Here's the good news about Lost's return tonight: As the island castaway drama builds toward its end next season, there are more answers coming on TV's most complex and occasionally irritating series.
The bad news? It may be even tougher for newbies to join in.
For instance: In the first episode of tonight's jolting two-hour jump back into the Lost world, we meet the guy who taped the instructional videos explaining the island's various stations back in season two. Tonight, we learn he's not such a nice guy, and he knows a secret that helps explain how the island disappeared at the end of last season and why so many powerful forces are fighting over it.
And in true Lost tradition — a habit producers likely picked up from show co-creator J.J. Abrams (Alias, the new Star Trek film) — every answer breeds at least two more good questions.
The storytelling amps up to a breathtaking pace this season, with revelations dropping like no-name extras on the island. Here are a few thoughts you'll have fun picking at tonight:
• Is the island alive, or under the control of someone (or something) else that is?
• Is the island moving through space? Or time? Or both?
• Why do no-name castaways who appear on camera have such a short shelf life?
• Why did producers make Matthew Fox (playing hero Jack Shephard) wear the fakest-looking beard seen since the felt fabric on old school G.I. Joe dolls?
As a reminder: Most of last season — disrupted by the Hollywood writers' strike — jumped between the present-day life of six castaways who made it off the island and the story of how they got away, thwarting a crew of mercenaries sent to find the spot by a wealthy villain.
When the show picks up tonight, hero Jack is going along with a plan by onetime nemesis Ben Linus (Michael Emerson) to return to the island with the five other castaways and the body of another Lostie who came for them, John Locke (Terry O'Quinn). Now, the action alternates between Jack and Ben's efforts and a time three years earlier, when the folks still on the island had to cope with the impact from the island's, um, dislocation.

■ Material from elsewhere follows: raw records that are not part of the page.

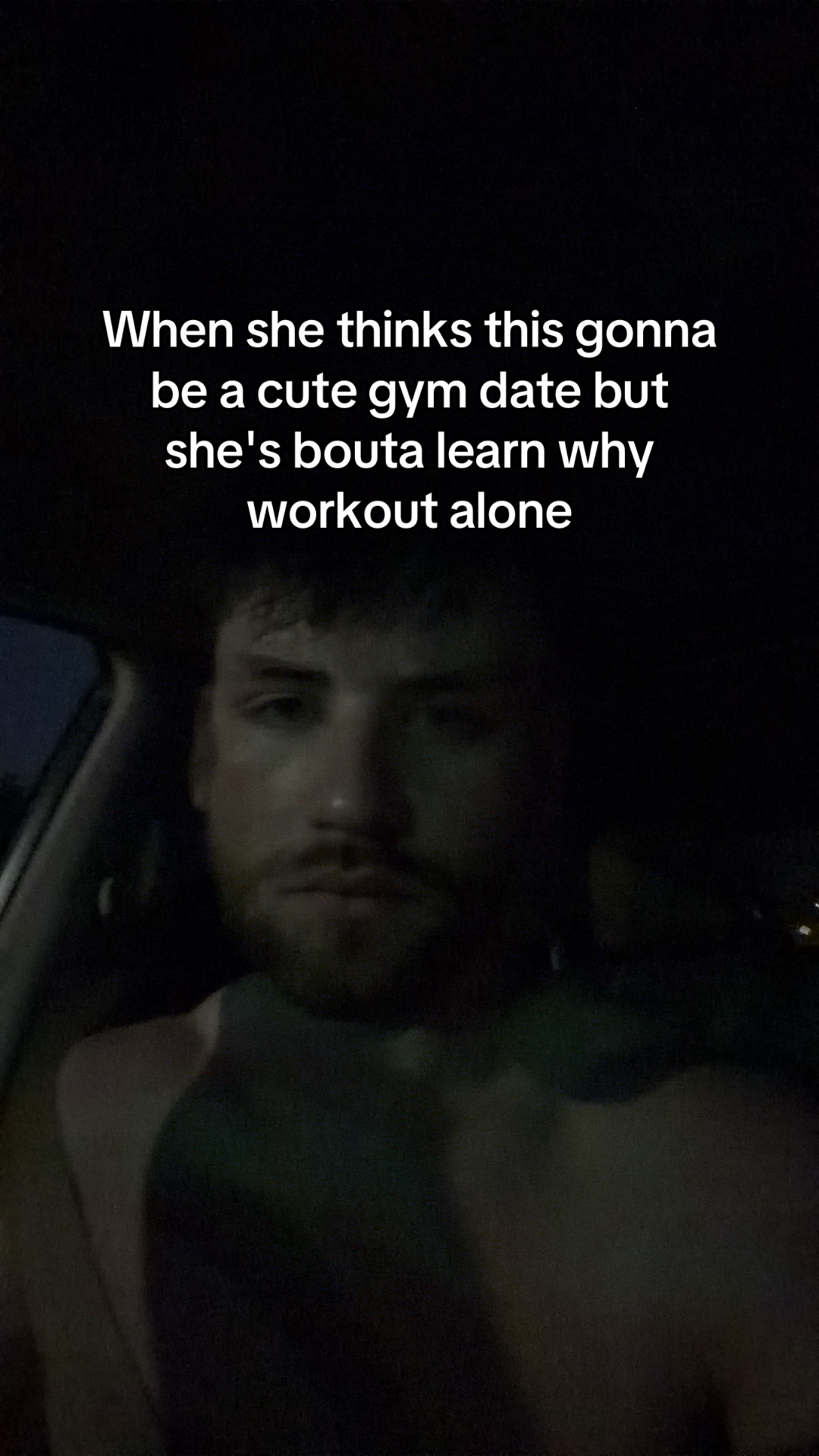@connorfitfocus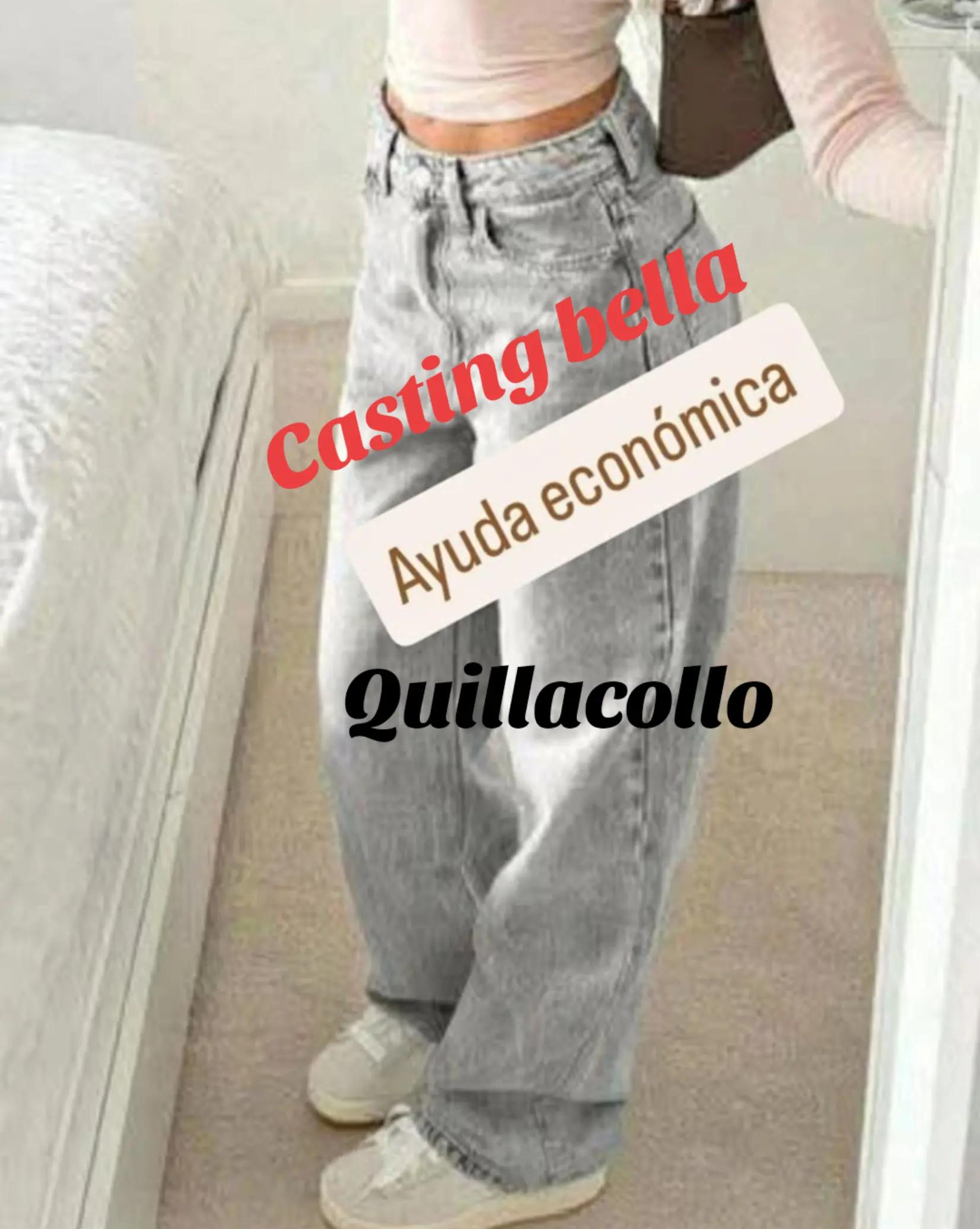 @castingxbolivia💙🧡🫰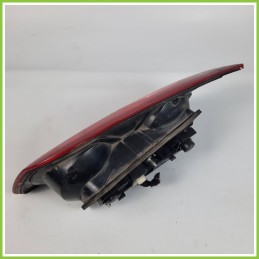 Fanale Fanalino Posteriore Sinistro SX AUTOMOTIVE LIGHTING 45354 FIAT CROMA 2T 51727252 Originale Usato
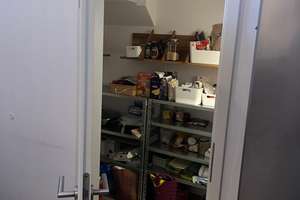 2,5-Zimmer-Wohnung in der Mainzer Altstadt – Mittlere Bleiche 43-45, 55116 Altstadt, Mainz – Vorschaubild 4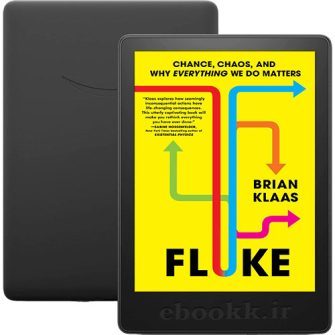 دانلود کتاب Fluke 2024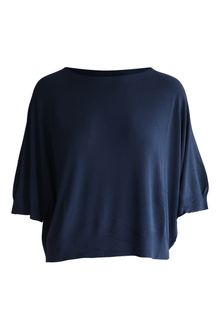 Vicolo 2AB2044
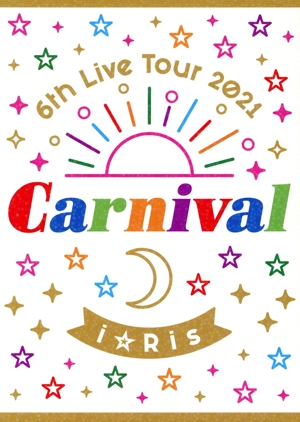 ң  ̣ ԣ  ã졼ʽǡ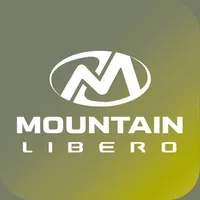 MOUNTAIN LIBERO 발열 조끼 icon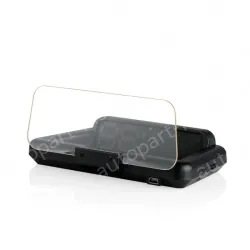 Reflection Board Mirror car obd C500 HUD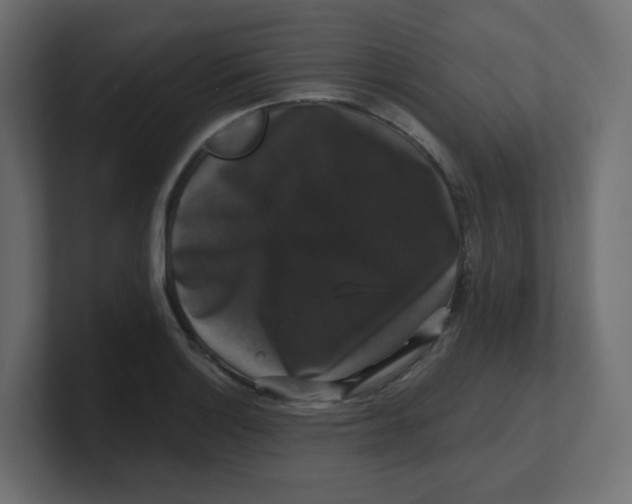 X0000100371132200806271439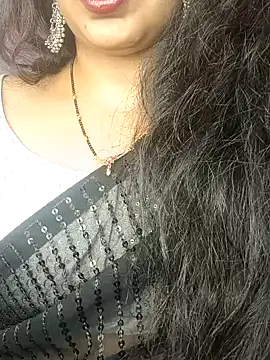 Snapshot of bangarau_telugu_bujji chatting on 2, 2, 2025 bangarau telugu bujji online show from 2, 2, 2025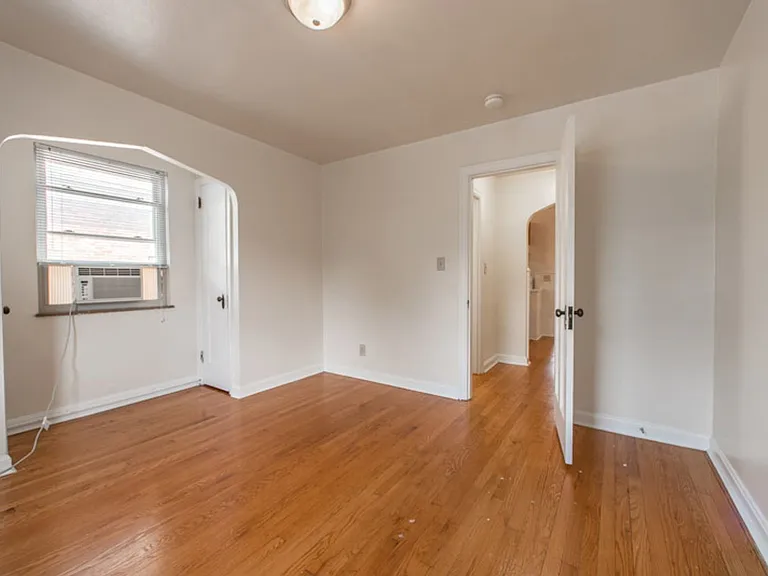 2361 Ravine St #5 — Photo 14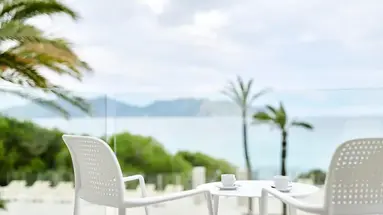 Iberostar Waves Cala Millor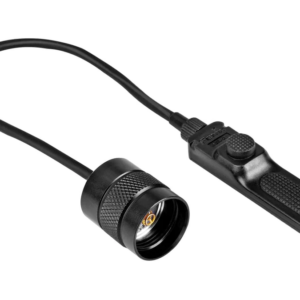 מתאם PTT - 05 / AER-05 - REMOTE PRESSURE SWITCH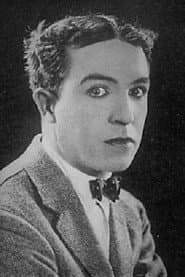 Photo of Lige Conley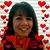 Brenda Robles Gillum's profile image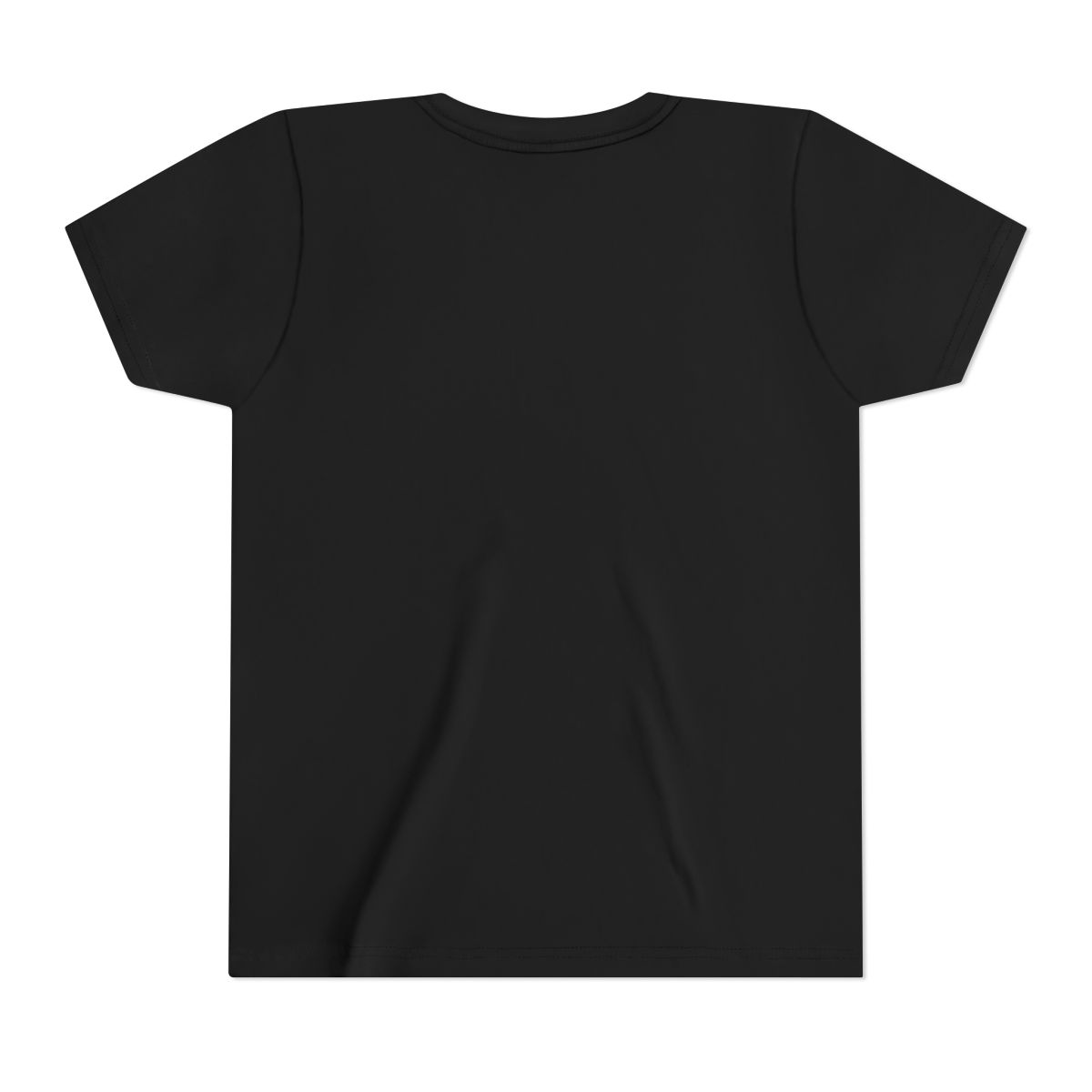 Marvel X-Men Wolverine Kids T Shirt | Marvel's Wolverine - alternate angle 1, merchandise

Good thing our castaways have physicist Daniel Faraday (Jeremy Davies), one of three people left from the mercenary crew, to explain things. And his answer — which comes from a past connection to the land previously unknown — is so cool and momentous, it can't possibly be revealed here.
Let's just say Faraday's explanation helps make sense of many confusing things in Lost's past mythology, including the series' fondness for jumping back and forth through time and space with little or no explanation. And it will make sorting through all the old episodes on ABC.com or DVD even more delicious.